Work progressing on the Way between Poynton Coppice and Middlewood Station, but nothing being done today (Wednesday). Looks as though they have skimmed off the old surface and maybe put something down that needs to set.

Update again soon.


----------



## AWG (23 Jun 2009)

Cheshire East Council absolutely hopeless, nothing being done, users either ignoring the closure notices or having their day on this popular route ruined. Wardens feel let down. One told us he glanced over a bridge on a Sunday and saw about 40 people using the closed track. He said he had no inclination to try and stop them.


View: http://www.youtube.com/watch?v=L6_mOwqG8vk


----------



## fossyant (23 Jun 2009)

Not good.......................


----------



## AWG (16 Jul 2009)

Middlewood Way, Cheshire due to re-open Saturday July 18.

So the section has been shut for part of May, all June and part of July for basically a week's work. Claimed to now be a 'special' long lasting surface between Poynton Coppice and Middlewood Station. The contractors did the Wirral Way. So let's see what the local horse and rider community make of this surface and how long it will last.

Middlewood Way - 10 miles from Macclesfield to Marple. Very pleasant ride with panoramic views in places over the Cheshire Plains; also passes over Bollington Viaduct. The part from Tescos at Macclesfield to Bollington is not all that thrilling actually as you can hear the traffic on the Silk Road. But once over the Silk Road flyover bridge then it improves a lot. Parking at Bollington, Poynton Coppice, Rose Hill Station, Marple.

Also runs alongside the canal with everything from single track towpath dirt track to wide surfaced area around Higher Poynton. Easy cycle ride leaving the Way at Poynton Coppice (heading towards Pott Shrigley) and going up into Lyme Park through the West Lodge Gate.
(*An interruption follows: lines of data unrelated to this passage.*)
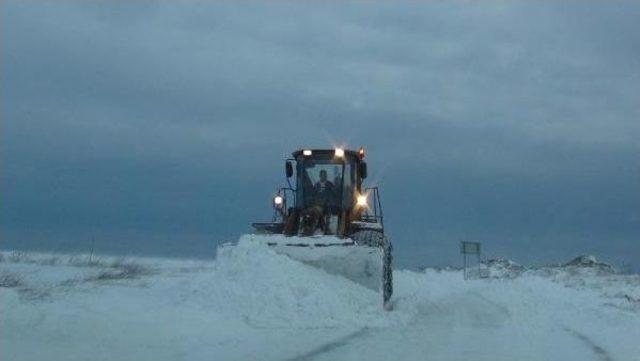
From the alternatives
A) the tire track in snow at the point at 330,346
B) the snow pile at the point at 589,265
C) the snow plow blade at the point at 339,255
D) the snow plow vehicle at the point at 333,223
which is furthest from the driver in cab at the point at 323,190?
the snow pile at the point at 589,265

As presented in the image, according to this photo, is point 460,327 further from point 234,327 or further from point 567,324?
point 234,327

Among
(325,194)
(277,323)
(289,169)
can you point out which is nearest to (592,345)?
(277,323)

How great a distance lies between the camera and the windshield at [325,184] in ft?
76.6

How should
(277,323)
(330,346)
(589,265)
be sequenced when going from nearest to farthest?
(330,346)
(277,323)
(589,265)

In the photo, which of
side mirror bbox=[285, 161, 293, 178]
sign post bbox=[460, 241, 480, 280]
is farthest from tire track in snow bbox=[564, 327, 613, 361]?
sign post bbox=[460, 241, 480, 280]

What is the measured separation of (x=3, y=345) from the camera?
1096cm

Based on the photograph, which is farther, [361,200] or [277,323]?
[361,200]

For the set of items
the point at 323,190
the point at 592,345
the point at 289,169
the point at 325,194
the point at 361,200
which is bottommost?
the point at 592,345

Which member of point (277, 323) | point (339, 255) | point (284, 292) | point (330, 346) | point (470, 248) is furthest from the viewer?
point (470, 248)

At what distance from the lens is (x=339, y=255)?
19.0m

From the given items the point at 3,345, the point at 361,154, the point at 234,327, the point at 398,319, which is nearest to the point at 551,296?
the point at 361,154

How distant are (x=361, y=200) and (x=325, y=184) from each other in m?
1.15

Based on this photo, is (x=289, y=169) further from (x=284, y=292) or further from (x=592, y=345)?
(x=592, y=345)

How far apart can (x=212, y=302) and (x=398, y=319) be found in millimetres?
3960
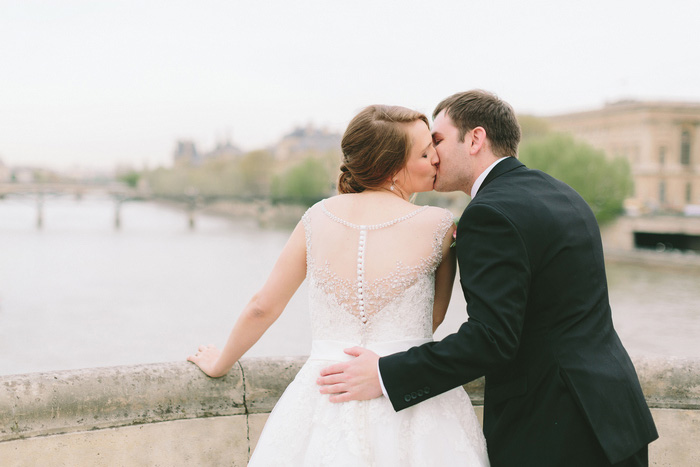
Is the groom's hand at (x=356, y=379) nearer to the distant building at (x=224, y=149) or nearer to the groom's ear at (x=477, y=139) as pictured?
the groom's ear at (x=477, y=139)

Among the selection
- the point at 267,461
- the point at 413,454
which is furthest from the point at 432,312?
the point at 267,461

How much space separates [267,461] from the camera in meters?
1.60

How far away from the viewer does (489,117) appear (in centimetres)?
167

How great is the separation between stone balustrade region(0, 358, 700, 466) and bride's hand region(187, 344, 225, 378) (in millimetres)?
22

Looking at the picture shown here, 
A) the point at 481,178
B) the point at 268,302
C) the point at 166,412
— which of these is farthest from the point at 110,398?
the point at 481,178

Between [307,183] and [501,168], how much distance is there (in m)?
62.6

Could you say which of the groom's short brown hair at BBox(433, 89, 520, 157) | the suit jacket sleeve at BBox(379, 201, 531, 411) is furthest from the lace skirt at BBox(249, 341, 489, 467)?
the groom's short brown hair at BBox(433, 89, 520, 157)

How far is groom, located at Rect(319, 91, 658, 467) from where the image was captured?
55.5 inches

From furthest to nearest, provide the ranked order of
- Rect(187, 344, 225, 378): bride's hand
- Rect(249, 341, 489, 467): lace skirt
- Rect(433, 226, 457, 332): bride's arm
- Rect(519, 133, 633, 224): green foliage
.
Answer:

Advise either hybrid or MTBs.

Regards.


----------



## fossyant (16 Jul 2009)

Oh good.....

That area was where our club (many moons) used to get to Lyme Park..... we were (no joke) in the granny rings on the flat, the grey mud was 4" deep - the bikes and drive chains didn't appreciate it.......


----------



## yashicamat (17 Jul 2009)

I am fortunate enough to have the Middlewood Way less than 5 minutes from my doorstep. Excellent way to link in the Poynton end of the Macclesfield area to a ride. Plus, you've got the Vale Inn only a minute off it in Bollington, excellent beer there (and a micro brewery too now).


----------



## Felix99 (25 Jul 2009)

Hi is the MW open again?


----------



## alecstilleyedye (25 Jul 2009)

yes it is 

the signs saying that it's closed are still up though


----------